But ping6 from host fails (ICMP not NAT'd by kube-proxy):

  $ ping6 -c1 fd04::652b
  From fdff:719a:bf60:4008::46e icmp_seq=1 Destination unreachable: No route

So the situation is:
  1. The kernel ceph client captured a pod network namespace at mount
     time (source address from dead:beef::/64 proves this)
  2. That pod was later destroyed during the upgrade
  3. Calico tore down the veth interfaces in that namespace
  4. The namespace persists (ref-counted by ceph) but has no
     interfaces or routes -- it is a zombie namespace
  5. All kernel ceph connect() calls fail with EADDRNOTAVAIL
  6. No recovery is possible without force-unmount + remount

As you noted, this is the "orchestration tearing down the relevant
virtual network devices prematurely" scenario. The namespace is kept
alive by the ceph reference, but it becomes non-functional.

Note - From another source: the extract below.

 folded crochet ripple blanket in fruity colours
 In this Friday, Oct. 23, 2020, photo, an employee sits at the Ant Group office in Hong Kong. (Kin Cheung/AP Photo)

I'm still investigating exactly how mount.ceph ends up in a pod
namespace despite the CSI plugin having hostNetwork: true. I have a
monitoring script set up to capture the namespace of mount.ceph
processes during the next upgrade attempt. I suspect it happens
during the brief window when the old CSI pod is terminated and the
new one is not yet ready, but kubelet still attempts to mount
volumes. I'll follow up with that data.

I've also filed this on the Ceph tracker:
  https://tracker.ceph.com/issues/74897

Thanks,
Ionut

Re: [PATCH v1 13/13] libceph: force host network namespace for kernel CephFS mounts

Posted by Ionut Nechita (Wind River) 4 days, 3 hours ago

Hi Ilya,

I've identified the root cause. You were right -- this is an
orchestration issue, not a kernel bug.

The problem is caused by the Rook "holder pod" mechanism in
Rook v1.13.7 (used in our older release). Here is the full picture:

In Rook v1.13.7, when Multus is present or CSI_ENABLE_HOST_NETWORK
is false, Rook deploys a "csi-cephfsplugin-holder" DaemonSet. This
holder pod does NOT have hostNetwork: true -- it runs in a Calico
pod network namespace. Its purpose is to expose its network namespace
via a symlink:

  ln -s /proc/$$/ns/net /var/lib/kubelet/plugins/<driver>/<ns>.net.ns

Ceph-CSI then uses this network namespace when performing kernel
mounts. The holder pod template even has a comment:

  "This pod is not expected to be updated nor restarted unless
   the node reboots."

And uses updateStrategy: OnDelete to prevent rolling updates.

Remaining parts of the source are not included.